Over a century ago, the workplace injuries that accompanied the new era of increasing industrialization were placing substantial pressures on the tort system’s ability to handle the challenge of compensating the victims of these injuries. Eventually, the interests of labor and management came together, and a new administrative compensation system, imposing strict financial responsibility on employers for work-related injuries to their employees, was substituted for the complicated and inadequate tort remedy that had been in force.1 This system of workers’ compensation is still the most far-reaching tort reform ever adopted. The system both promotes safety and compensates for injuries more effectively than tort did at the time, or would do now. Workers’ compensation has its flaws, but there is no significant desire on anyone’s part to go back to tort.
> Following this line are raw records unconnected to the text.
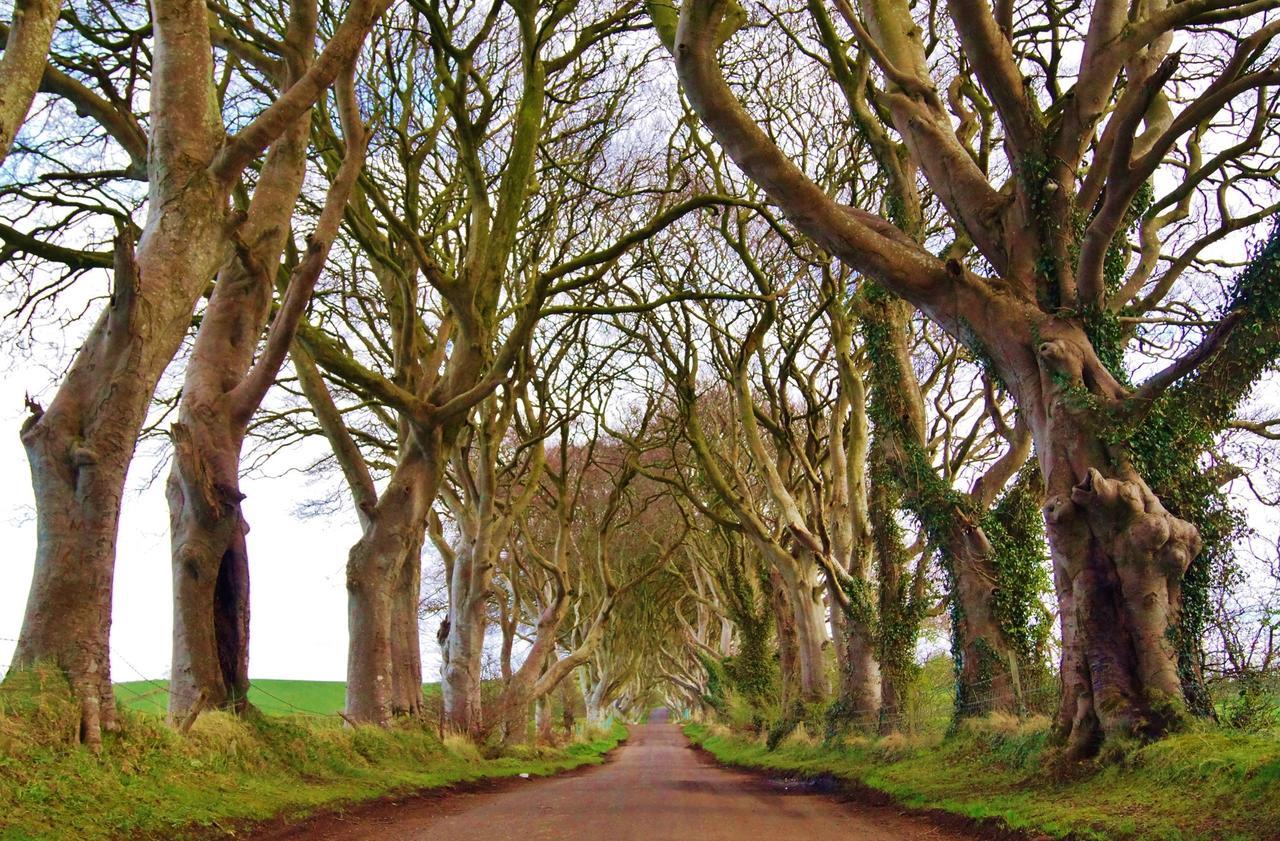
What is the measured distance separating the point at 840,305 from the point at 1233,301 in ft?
29.1

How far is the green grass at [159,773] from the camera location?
5070mm

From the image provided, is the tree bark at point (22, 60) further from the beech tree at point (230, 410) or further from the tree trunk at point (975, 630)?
the tree trunk at point (975, 630)

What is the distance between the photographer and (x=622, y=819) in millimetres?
8383

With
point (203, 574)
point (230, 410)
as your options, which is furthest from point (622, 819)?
point (230, 410)

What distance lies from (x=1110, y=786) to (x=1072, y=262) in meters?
5.00

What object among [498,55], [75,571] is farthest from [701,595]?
[75,571]

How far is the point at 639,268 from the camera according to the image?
57.6 feet

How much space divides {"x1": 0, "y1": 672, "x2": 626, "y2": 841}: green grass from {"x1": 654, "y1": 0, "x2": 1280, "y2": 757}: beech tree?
6.77 m

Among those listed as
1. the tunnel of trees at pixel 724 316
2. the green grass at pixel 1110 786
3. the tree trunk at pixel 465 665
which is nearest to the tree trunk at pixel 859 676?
the tunnel of trees at pixel 724 316

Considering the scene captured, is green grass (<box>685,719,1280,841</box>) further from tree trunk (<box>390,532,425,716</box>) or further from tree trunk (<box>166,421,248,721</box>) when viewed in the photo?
tree trunk (<box>390,532,425,716</box>)

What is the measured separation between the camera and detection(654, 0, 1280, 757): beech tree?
759 centimetres

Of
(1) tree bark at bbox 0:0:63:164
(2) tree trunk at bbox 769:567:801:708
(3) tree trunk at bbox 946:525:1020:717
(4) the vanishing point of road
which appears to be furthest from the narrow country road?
(2) tree trunk at bbox 769:567:801:708

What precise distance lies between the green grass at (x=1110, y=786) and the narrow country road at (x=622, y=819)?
1.92 feet

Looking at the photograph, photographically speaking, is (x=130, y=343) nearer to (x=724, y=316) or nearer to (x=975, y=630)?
(x=975, y=630)
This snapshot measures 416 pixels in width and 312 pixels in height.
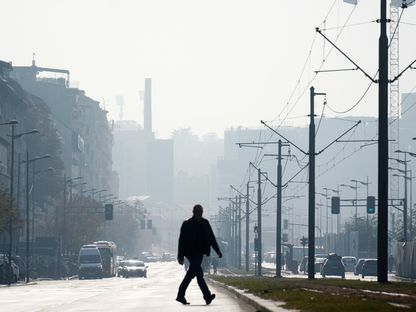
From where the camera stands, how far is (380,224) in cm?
4400

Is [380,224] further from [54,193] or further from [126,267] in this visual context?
[54,193]

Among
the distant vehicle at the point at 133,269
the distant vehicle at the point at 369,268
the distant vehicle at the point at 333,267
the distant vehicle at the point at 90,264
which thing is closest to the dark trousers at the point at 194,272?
the distant vehicle at the point at 333,267

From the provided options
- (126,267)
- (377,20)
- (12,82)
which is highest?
(12,82)

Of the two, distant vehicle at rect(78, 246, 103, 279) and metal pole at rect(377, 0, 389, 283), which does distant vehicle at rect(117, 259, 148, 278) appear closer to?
distant vehicle at rect(78, 246, 103, 279)

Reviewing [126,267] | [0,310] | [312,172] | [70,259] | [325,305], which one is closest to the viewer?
[325,305]

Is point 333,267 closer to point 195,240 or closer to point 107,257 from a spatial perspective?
point 107,257

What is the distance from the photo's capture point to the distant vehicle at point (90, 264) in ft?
391

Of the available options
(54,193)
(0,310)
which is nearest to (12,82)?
(54,193)

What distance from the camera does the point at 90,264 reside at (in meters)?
121

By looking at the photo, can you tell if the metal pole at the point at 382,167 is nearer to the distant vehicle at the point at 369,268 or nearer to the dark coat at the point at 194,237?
the dark coat at the point at 194,237

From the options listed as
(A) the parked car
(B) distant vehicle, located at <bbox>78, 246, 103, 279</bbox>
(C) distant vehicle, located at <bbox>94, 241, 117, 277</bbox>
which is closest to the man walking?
(A) the parked car

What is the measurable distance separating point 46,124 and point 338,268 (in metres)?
81.1

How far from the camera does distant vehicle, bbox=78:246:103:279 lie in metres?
119

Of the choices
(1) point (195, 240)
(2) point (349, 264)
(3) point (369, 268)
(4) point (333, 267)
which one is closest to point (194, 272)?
(1) point (195, 240)
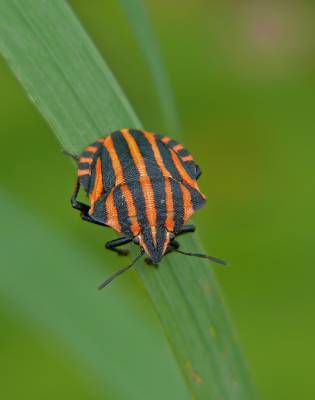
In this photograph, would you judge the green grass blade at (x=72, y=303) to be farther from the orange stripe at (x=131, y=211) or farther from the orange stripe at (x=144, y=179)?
the orange stripe at (x=144, y=179)

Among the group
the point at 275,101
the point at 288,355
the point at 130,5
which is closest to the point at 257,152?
the point at 275,101

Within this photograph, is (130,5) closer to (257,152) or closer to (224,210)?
(224,210)

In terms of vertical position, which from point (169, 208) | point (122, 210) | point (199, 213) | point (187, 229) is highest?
point (122, 210)


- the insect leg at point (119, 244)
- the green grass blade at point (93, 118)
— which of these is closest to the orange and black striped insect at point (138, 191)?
the insect leg at point (119, 244)

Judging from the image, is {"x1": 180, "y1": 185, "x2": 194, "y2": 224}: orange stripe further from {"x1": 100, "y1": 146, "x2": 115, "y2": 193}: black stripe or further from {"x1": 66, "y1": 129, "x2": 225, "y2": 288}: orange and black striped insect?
{"x1": 100, "y1": 146, "x2": 115, "y2": 193}: black stripe

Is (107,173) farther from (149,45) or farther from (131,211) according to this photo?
(149,45)

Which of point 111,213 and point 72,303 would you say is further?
point 111,213

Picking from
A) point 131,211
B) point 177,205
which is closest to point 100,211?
point 131,211
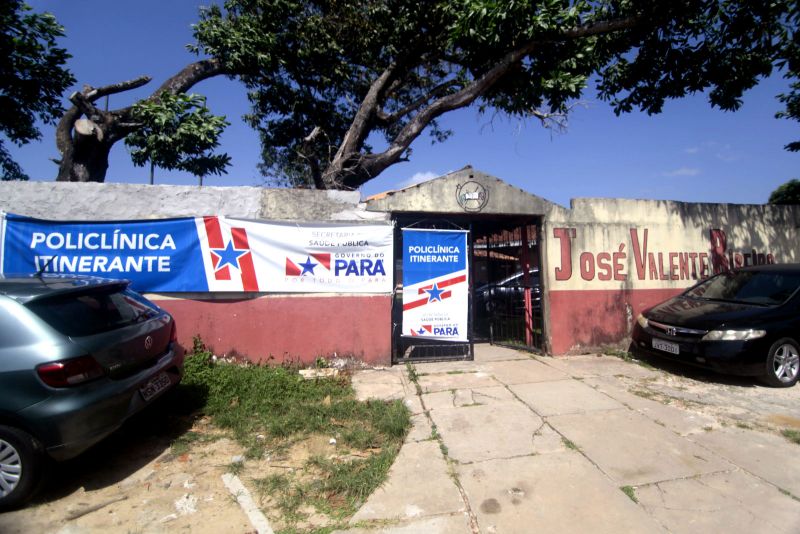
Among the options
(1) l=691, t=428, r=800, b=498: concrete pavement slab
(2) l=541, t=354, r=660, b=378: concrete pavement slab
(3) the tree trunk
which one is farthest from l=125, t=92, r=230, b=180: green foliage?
(1) l=691, t=428, r=800, b=498: concrete pavement slab

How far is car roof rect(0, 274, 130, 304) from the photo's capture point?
3018 millimetres

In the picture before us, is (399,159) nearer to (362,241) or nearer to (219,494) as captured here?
(362,241)

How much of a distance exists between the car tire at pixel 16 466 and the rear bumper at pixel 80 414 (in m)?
0.10

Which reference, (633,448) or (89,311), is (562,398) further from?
(89,311)

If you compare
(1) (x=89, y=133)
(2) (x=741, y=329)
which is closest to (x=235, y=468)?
(2) (x=741, y=329)

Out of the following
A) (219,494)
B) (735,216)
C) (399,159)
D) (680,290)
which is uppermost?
(399,159)

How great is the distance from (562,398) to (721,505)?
6.70ft

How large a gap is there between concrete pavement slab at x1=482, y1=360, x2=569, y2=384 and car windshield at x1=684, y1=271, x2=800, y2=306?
8.98 ft

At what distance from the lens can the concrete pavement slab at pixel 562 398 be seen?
4492 mm

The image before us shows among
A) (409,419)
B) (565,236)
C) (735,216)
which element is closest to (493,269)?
(565,236)

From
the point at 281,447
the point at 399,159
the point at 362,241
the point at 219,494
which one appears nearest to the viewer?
the point at 219,494

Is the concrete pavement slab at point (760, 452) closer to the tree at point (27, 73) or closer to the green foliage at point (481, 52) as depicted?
the green foliage at point (481, 52)

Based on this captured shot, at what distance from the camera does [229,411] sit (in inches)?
171

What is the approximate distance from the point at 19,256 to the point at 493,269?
8001 mm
We are on the verge of another new era, requiring another new legal regime. This time, it is our system of transportation that will be revolutionized. Over time, manually-driven cars are going to be replaced by automated vehicles. The new era of automated vehicles will eventually require a legal regime that properly fits the radically new world of auto accidents. The new regime should more effectively and more sensibly promote safety and provide compensation than the existing tort doctrines governing driver liability for negligence, and manufacturer liability for product defects, will be able to provide Like labor and management a century ago, auto manufacturers, consumers, and the public at-large, often currently at odds about the tort system, will need to have their interests come together if the new era of automated transportation is to be governed by an adequate legal regime.

Any new approach will have to deal with the long and uneven transition to automated technology; impose substantial but appropriate financial responsibility for accidents on the manufacturers of highly automated vehicles; and provide satisfactory compensation to the victims of auto accidents in the new era. This Article develops and details our proposal for an approach that would accomplish these goals.